• WHAT YOU ARE ASKED TO DO
Count the lines in the rows below that contain the string "floor", and reply with the number alone.

• RECORDS TO USE
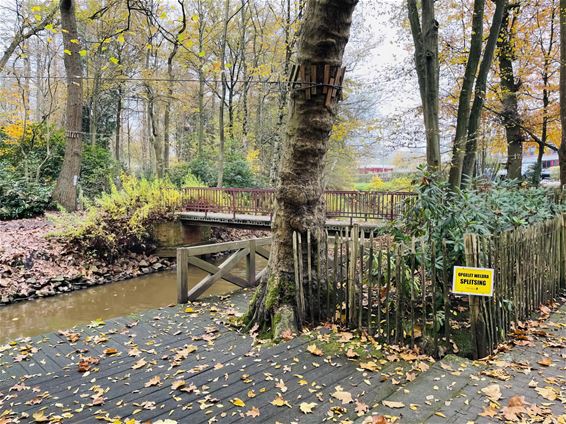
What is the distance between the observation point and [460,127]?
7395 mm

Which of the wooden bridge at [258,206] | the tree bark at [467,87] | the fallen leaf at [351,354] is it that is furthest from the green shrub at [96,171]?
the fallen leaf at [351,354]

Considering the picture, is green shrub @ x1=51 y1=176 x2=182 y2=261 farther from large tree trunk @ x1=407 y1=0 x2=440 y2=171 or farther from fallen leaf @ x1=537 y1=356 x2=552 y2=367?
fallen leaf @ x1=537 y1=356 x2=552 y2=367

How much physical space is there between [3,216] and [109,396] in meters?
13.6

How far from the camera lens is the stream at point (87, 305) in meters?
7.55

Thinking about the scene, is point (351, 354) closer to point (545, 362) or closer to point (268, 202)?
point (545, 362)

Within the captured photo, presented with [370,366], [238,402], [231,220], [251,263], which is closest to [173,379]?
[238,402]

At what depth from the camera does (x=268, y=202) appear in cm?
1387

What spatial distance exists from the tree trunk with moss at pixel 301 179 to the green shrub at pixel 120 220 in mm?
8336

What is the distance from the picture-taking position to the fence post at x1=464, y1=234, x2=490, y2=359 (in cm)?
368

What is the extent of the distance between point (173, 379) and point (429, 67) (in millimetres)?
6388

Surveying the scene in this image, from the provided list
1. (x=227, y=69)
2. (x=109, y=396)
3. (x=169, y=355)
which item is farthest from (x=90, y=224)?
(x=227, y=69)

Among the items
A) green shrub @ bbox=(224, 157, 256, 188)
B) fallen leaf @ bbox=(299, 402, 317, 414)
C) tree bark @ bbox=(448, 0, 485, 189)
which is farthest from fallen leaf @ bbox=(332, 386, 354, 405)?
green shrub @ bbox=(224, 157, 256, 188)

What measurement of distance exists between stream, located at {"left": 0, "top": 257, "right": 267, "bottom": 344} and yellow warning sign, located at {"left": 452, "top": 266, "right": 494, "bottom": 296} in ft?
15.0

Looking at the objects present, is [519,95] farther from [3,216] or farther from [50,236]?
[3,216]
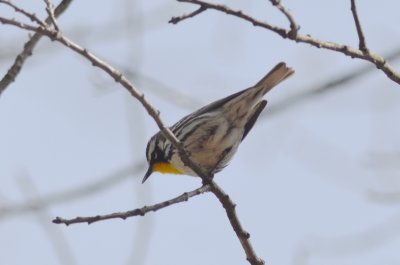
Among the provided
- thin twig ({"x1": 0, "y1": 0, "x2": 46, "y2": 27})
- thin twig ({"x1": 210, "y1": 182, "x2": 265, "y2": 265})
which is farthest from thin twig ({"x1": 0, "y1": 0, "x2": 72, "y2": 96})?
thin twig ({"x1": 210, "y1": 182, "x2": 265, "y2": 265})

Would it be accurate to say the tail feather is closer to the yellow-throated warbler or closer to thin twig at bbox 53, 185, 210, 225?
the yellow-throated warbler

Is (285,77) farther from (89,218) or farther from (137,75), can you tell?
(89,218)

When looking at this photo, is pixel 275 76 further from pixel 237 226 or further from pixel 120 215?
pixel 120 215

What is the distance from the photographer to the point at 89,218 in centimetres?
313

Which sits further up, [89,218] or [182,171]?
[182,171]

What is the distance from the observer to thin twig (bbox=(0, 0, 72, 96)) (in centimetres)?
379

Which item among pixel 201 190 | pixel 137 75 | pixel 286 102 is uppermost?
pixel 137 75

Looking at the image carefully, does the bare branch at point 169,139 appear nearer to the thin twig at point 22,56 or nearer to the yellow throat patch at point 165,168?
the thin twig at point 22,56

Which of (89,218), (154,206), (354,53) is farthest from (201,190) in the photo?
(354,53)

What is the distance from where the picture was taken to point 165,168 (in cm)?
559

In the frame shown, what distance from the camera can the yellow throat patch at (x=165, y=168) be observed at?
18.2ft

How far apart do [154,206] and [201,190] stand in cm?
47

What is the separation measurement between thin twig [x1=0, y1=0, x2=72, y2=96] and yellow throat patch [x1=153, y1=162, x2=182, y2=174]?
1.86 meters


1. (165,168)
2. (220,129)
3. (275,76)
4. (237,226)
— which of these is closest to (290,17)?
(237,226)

==

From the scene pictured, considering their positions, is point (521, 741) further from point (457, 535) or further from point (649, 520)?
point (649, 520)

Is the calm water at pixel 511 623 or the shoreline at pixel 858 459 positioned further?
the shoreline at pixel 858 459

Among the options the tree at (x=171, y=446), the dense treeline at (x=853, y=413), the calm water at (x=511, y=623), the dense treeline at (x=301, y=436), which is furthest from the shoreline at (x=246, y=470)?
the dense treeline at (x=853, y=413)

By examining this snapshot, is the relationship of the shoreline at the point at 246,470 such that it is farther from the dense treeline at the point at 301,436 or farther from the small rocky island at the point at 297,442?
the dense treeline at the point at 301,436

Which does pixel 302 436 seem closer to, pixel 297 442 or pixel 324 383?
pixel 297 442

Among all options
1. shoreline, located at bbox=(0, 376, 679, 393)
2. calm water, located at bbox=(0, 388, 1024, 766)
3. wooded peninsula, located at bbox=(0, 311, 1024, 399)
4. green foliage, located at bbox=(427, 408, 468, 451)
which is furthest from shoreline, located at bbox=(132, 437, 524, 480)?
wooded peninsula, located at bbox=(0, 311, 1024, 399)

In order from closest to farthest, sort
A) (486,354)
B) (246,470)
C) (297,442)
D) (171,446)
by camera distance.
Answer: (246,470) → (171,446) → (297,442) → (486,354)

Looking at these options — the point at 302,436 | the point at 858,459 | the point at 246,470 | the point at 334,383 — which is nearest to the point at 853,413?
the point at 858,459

* * *

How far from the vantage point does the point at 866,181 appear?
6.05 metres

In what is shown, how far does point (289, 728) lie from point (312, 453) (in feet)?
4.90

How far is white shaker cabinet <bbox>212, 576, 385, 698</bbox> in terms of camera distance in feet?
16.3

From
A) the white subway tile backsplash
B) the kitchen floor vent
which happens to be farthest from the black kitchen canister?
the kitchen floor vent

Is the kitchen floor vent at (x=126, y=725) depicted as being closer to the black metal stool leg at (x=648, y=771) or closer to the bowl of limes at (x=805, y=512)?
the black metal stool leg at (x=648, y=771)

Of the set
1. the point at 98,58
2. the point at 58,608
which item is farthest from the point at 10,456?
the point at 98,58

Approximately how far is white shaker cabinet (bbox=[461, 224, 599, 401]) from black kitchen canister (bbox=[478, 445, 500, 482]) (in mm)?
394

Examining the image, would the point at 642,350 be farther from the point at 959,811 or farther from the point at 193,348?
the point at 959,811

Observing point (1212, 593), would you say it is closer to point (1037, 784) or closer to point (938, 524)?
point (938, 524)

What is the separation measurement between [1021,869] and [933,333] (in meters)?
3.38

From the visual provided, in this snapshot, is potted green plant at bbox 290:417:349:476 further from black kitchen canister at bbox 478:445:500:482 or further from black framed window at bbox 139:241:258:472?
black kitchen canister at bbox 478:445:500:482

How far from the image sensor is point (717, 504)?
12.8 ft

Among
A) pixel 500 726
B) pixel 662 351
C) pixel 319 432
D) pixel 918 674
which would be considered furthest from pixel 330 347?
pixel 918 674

• RESPONSE
3